As an eighties kid, synth pop has been pumping in my blood ever since that first day I turned on my MTV. There’s some debate as to who’s considered a synth pop band and who isn’t. For this September Music Twitter challenge – #SynthPopSeptember – I’m focusing more on what’s considered synth pop, not who. The songs I’m featuring on Mental Jukebox this month aren’t solely composed of synthesizers. There may be drums, bass, and dare I say, electric guitars. But each of these songs were picked because the synthesizer is core to its being.
One of the most talented and versatile voices of our time is Annie Lennox. Throughout her time with the Eurythmics, her vocals spanned all kinds of genres, including rock, new wave, motown and soul. VH-1 once went so far as to name her "The Greatest White Soul Singer Alive”. A natural contralto, Lennox pushed up to the upper octaves with this falsetto that seemed to come down from heaven. She made good singers seem mediocre, most evident in vocal range-stretching tracks like “There Must Be An Angel”.
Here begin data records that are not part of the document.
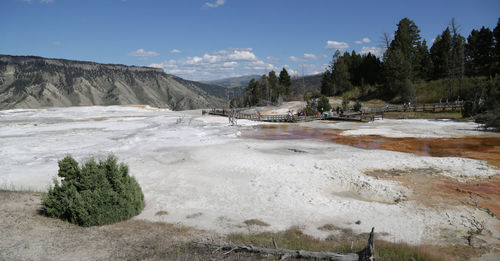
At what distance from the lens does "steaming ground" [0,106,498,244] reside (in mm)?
11328

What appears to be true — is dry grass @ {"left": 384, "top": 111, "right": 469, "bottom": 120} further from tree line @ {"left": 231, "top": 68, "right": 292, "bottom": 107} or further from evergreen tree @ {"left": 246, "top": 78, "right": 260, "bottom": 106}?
evergreen tree @ {"left": 246, "top": 78, "right": 260, "bottom": 106}

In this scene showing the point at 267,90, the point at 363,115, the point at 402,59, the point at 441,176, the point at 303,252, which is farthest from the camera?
the point at 267,90

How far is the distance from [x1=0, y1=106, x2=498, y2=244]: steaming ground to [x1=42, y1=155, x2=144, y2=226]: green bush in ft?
4.19

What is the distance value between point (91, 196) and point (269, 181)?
8846 millimetres

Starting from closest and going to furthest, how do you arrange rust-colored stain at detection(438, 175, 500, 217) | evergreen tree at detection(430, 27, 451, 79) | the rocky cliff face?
rust-colored stain at detection(438, 175, 500, 217) < evergreen tree at detection(430, 27, 451, 79) < the rocky cliff face

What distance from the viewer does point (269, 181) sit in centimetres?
1666

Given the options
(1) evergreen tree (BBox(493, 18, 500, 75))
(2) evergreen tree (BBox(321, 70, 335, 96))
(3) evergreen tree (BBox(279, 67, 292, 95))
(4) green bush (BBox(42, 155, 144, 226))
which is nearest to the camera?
(4) green bush (BBox(42, 155, 144, 226))

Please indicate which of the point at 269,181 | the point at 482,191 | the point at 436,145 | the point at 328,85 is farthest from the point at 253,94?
the point at 482,191

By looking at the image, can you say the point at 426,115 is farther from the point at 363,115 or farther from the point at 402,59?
the point at 402,59

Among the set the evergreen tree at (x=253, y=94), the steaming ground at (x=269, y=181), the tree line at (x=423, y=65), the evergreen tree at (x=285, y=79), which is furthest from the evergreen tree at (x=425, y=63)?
the steaming ground at (x=269, y=181)

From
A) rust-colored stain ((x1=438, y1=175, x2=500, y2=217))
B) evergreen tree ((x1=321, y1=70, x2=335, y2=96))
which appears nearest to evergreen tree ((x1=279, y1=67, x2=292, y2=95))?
evergreen tree ((x1=321, y1=70, x2=335, y2=96))

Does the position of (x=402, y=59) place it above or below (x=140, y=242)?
above

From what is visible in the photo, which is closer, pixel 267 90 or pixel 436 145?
pixel 436 145

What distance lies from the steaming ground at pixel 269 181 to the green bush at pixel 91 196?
1277mm
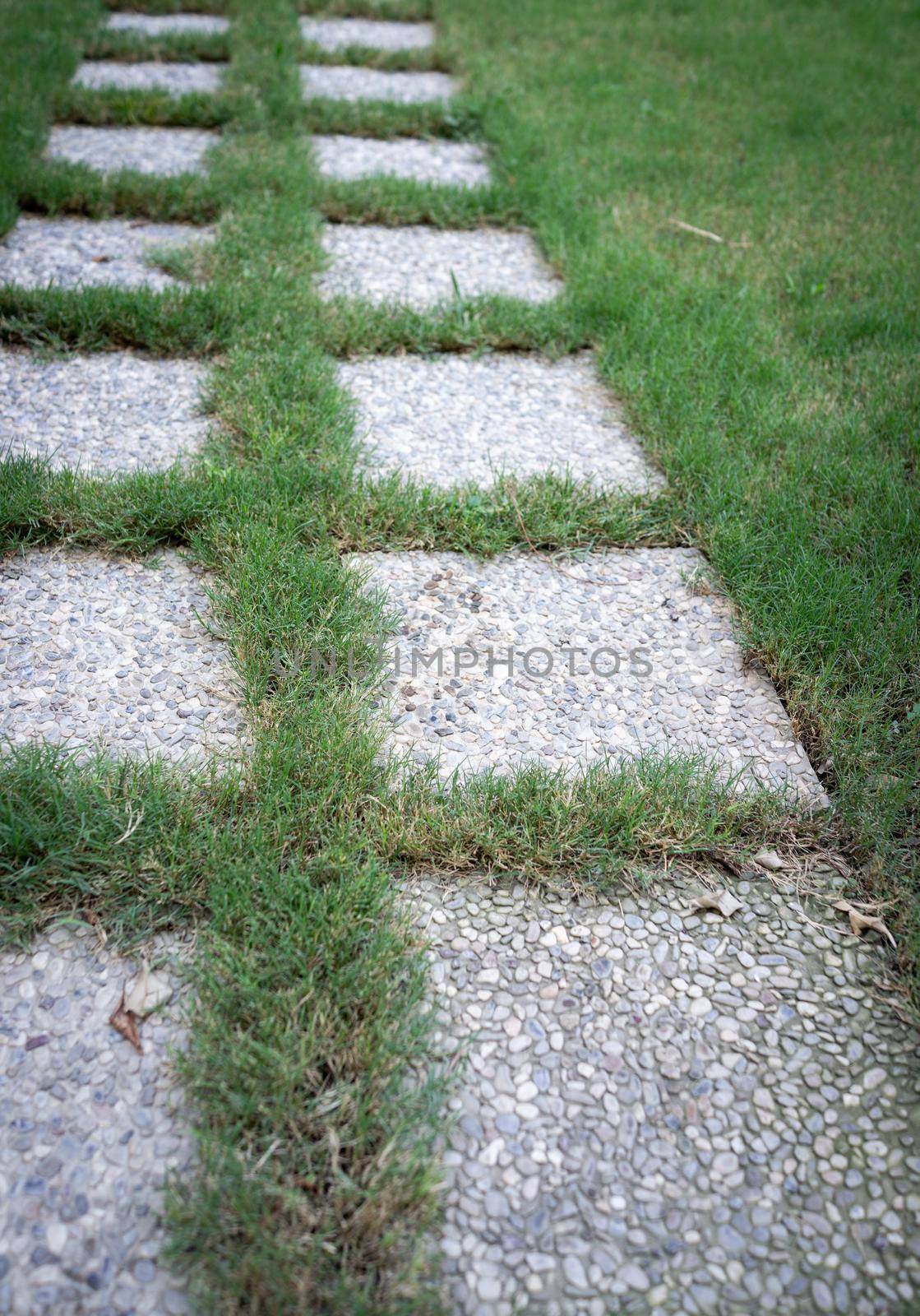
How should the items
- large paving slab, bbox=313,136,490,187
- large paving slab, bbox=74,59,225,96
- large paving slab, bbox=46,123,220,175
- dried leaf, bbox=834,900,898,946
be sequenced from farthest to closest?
large paving slab, bbox=74,59,225,96 < large paving slab, bbox=313,136,490,187 < large paving slab, bbox=46,123,220,175 < dried leaf, bbox=834,900,898,946

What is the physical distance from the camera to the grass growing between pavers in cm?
146

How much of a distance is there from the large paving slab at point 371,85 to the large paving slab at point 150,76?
0.53 meters

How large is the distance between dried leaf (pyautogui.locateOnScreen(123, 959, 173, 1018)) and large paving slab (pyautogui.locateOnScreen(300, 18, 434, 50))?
5.86 meters

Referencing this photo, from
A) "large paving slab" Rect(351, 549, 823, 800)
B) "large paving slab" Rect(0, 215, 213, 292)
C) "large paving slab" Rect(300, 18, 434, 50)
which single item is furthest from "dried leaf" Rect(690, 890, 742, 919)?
"large paving slab" Rect(300, 18, 434, 50)

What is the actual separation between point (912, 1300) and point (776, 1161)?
0.24m

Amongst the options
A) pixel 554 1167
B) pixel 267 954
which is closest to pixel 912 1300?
pixel 554 1167

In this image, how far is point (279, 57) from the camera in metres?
5.53

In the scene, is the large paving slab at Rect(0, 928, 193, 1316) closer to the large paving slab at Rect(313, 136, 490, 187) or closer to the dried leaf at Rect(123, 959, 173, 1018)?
the dried leaf at Rect(123, 959, 173, 1018)

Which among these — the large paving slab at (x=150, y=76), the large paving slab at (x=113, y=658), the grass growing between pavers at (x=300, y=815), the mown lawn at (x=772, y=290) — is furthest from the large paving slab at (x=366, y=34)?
the large paving slab at (x=113, y=658)

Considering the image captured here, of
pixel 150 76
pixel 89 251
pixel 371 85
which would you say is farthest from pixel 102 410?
pixel 371 85

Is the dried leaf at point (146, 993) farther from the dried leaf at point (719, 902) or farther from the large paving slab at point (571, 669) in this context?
the dried leaf at point (719, 902)

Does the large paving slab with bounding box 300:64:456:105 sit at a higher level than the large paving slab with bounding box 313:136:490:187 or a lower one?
higher

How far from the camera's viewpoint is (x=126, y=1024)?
167 centimetres

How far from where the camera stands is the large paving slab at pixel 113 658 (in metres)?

Be Yourself Tonight, as a full body of work, was quite different from the earlier Eurythmics synth-heavy aesthetic. It had much more rock, much more soul, even some Motown. I liked those songs, but “There Must Be An Angel” is still my favorite track off the album because of Dave Stewart’s production mastery and synth hooks. A second movement to the song begins about halfway through the track with this soul-infused approach that culminates in a mind blowing harmonica solo by Stevie Wonder.
“This must be a strange deception. By celestial intervention. Leaving me the recollection. Of your Heavenly connection.”